I need to to evaluate the function
$f(x) = {1 - (1-A)^x \over A}$,
where $0 < A \leq 1$ and $0 \leq x \leq 1$.
A straightforward C implementation of $f(x)$ with floating-point arithmetic works fine as long as A is reasonably large, but it breaks down when A is tiny. $(1-A)^x$ is very close to 1, and subtracting it from 1 yields a small number with hardly any significant digits, which is then divided by the tiny A.
$f(x)$ appears to approach an identity function as A approaches zero, but I cannot prove that.
Is there some way to rearrange the definition of $f$ that avoids the loss of precision when A is tiny? Even better, is there a way to make it so that $f(x) = x$ for $A = 0$, without introducing a special case?

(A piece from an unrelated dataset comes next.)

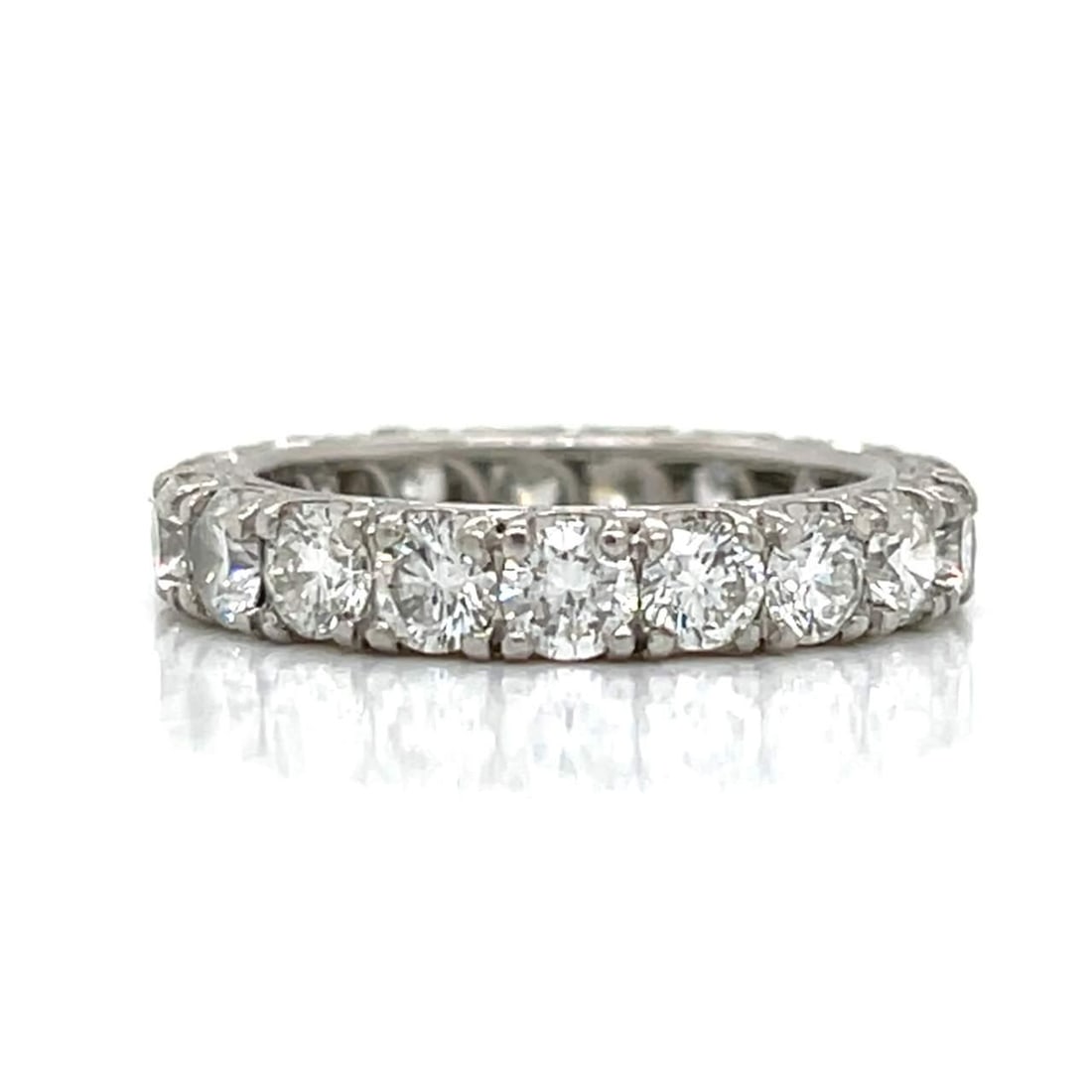 Platinum 3.00 Ct Diamond Eternity Band 19 Diamonds F-G VVS-VS: Platinum 3.00 Ct Diamond Eternity Band 19 Diamonds F-G VVS-VS This exquisite Platinum Diamond Eternity Band features a total diamond weight of approximately 3.00 Ct, showcasing 19 stunning round diamo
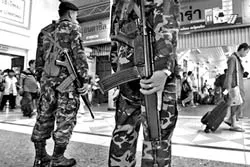 Sáng nay, Bangkok: Bom nổ cạnh một trung tâm thương mại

The simple thing to do is to say $(1-A)^x \approx 1-xA$ for $A \ll 1$. This leads to $f(x)=x$ as you say. You can test $A$ and change to $f(x)$ when it is small. The problem this leads to is you have a jump in $f(x)$ as you cross the transition. Maybe this is a problem, maybe not. You can use more terms of the Taylor series: $(1-A)^x \approx 1+x\log(1-A)+\frac 12 (x \log (1-A))^2 + \frac 16 (x \log (1-A))^3 +\ldots$ Then $\log (1-A)=-A-\frac 12A^2-\frac 13A^3-\ldots$. Keeping more terms will reduce the jump. If you need continuity, you can keep a bunch of terms, then near the transition do an interpolation.